“I’ll take you up on that in a minute,” said the scout master, “when Alec Sands comes along, for I see him heading this way right now. I can leave the camp in his charge, you know, while we walk around for a change.”
“But Hugh, be careful not to stare at that man too hard,” urged Billy. “Gee! but he has got the most piercing black eyes you ever saw in your life. They seem to go right through you, and cause a shiver as if somebody had doused a bucket of ice-water all over you.”
Hugh laughed at the vivid description given, and then said:
“If there is such a thing as being hypnotized, Billy, you’re in a fair way to find yourself obeying the superior will of that owner of the piercing black eyes, and keeping poor Cale company. How did you happen to run across the boy?”

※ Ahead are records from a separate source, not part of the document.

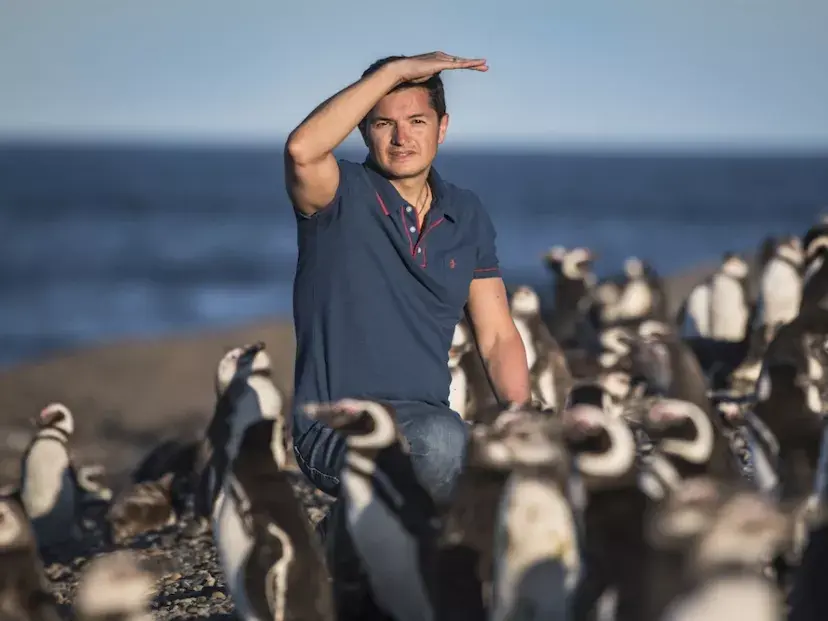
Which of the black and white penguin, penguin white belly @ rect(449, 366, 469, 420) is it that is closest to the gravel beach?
penguin white belly @ rect(449, 366, 469, 420)

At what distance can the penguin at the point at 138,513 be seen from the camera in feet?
23.3

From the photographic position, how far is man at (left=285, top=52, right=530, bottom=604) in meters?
4.38

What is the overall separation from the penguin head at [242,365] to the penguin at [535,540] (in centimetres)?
384

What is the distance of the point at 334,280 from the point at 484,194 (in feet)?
234

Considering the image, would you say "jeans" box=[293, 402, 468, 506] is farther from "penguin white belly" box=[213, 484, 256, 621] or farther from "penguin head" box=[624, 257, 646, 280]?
"penguin head" box=[624, 257, 646, 280]

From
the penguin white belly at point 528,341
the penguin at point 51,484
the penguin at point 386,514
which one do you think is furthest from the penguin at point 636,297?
the penguin at point 386,514

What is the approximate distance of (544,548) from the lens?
12.0 feet

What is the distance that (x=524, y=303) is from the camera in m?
9.55

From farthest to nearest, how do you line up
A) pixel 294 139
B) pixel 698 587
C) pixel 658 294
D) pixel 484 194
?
pixel 484 194, pixel 658 294, pixel 294 139, pixel 698 587

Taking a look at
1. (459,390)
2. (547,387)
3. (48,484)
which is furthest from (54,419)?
(547,387)

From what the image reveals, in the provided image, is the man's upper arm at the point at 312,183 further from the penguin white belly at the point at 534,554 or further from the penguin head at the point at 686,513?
the penguin head at the point at 686,513

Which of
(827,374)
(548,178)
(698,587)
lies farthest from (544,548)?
(548,178)

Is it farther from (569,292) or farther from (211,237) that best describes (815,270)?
(211,237)

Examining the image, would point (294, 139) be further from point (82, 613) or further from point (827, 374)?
point (827, 374)
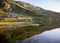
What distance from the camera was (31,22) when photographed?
17.2 feet

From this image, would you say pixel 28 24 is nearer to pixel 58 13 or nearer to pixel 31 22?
pixel 31 22

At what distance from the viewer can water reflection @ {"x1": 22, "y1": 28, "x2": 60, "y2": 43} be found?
201 inches

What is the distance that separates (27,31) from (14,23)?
0.36 m

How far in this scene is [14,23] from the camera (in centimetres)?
523

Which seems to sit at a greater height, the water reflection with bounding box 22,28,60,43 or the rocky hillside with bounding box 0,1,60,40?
the rocky hillside with bounding box 0,1,60,40

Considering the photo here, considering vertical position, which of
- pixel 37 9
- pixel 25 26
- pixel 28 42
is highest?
pixel 37 9

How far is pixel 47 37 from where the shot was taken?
515 cm

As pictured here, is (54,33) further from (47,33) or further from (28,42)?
(28,42)

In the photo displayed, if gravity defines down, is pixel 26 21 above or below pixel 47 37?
above

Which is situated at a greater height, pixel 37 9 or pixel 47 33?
pixel 37 9

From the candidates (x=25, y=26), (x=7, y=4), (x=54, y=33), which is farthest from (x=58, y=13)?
(x=7, y=4)

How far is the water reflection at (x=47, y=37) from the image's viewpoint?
5.12 meters

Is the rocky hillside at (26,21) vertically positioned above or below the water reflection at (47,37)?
above

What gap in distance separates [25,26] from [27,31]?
0.13 m
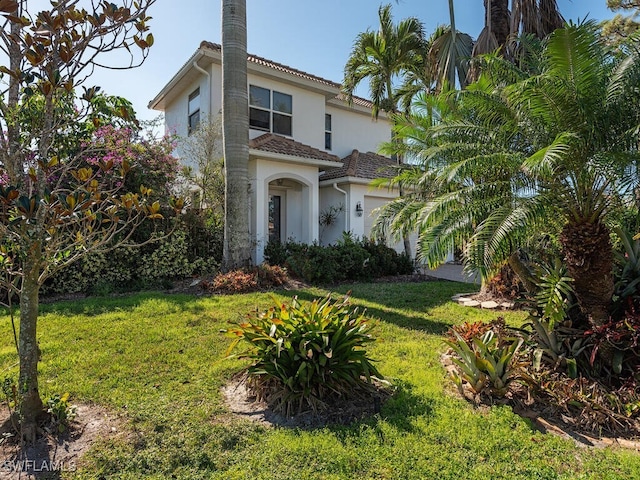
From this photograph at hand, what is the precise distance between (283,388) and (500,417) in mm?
2287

“Oh! I couldn’t help noticing how he seemed to be under the thumb of that man,” Billy explained. “You see, he’s useful to the fakir as a stool pigeon. When sales get slack it’s the business of the boy to hold up a dollar bill, and ask for a bottle of the wonderful remedy, and say it cured his grandmother of every ailment under the sun. Then he goes away, and gets rid of the bottle, to bob up again later on, watching for his cue to break in again with a purchase.”

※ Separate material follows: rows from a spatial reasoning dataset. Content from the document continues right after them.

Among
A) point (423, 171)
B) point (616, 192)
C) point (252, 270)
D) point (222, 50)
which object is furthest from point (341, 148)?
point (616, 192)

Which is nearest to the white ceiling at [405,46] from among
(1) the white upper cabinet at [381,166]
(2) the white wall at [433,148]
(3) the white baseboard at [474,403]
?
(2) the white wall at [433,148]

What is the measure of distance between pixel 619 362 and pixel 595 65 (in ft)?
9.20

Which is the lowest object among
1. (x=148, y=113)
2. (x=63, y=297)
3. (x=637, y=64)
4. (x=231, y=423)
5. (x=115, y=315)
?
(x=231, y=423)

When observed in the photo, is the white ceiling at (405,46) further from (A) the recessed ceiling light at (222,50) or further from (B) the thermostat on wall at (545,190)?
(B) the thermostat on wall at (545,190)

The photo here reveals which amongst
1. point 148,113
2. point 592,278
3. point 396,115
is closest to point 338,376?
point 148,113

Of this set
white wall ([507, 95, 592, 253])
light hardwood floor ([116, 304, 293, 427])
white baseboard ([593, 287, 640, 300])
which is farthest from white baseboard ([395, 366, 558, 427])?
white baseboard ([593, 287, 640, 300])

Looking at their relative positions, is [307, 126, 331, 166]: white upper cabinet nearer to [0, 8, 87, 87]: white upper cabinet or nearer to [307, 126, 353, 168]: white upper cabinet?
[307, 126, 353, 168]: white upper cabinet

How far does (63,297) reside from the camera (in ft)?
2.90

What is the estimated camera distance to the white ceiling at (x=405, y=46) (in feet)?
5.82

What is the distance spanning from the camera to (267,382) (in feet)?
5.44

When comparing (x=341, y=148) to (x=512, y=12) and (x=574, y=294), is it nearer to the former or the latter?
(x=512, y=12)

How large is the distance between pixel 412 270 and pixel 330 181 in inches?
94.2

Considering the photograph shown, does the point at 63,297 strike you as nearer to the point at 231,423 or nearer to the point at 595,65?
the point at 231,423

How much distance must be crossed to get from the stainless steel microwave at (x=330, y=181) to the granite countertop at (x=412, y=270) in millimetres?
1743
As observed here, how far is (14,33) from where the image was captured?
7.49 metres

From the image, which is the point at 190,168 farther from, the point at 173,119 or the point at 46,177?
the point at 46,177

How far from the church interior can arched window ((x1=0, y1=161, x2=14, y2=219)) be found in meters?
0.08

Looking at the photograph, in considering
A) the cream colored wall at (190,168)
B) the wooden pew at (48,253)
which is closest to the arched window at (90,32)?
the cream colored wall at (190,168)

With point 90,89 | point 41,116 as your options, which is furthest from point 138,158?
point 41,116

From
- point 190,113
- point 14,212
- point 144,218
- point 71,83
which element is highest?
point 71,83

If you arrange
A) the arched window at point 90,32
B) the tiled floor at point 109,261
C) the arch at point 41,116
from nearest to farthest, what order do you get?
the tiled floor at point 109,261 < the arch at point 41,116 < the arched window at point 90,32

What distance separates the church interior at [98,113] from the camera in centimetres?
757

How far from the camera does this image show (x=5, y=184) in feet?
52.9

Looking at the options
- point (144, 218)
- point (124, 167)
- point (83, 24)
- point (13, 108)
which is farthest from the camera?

“That’s the game, is it, as old as the hills; and yet I suppose the rubes never catch on to it,” remarked Hugh. “I’m surprised at the management of this Fair allowing such frauds to exhibit here, and sell their stuff.”
“Oh! they’re mad about it already, but you see they went and made contracts so they have to stick it out; but the like will never happen at Oakvale again, I’m telling you.”
“But tell me about the boy Cale,” urged Hugh.
“Why, I guess he was attracted by my khaki suit, for we got to chatting over on one side of the moving crowd. He told me his name was Cale, but nothing more than that. He acted so queer that I began to take notice, because, you see, I like to study human nature.”
“Yes, we all know that, Billy; but go on, please.”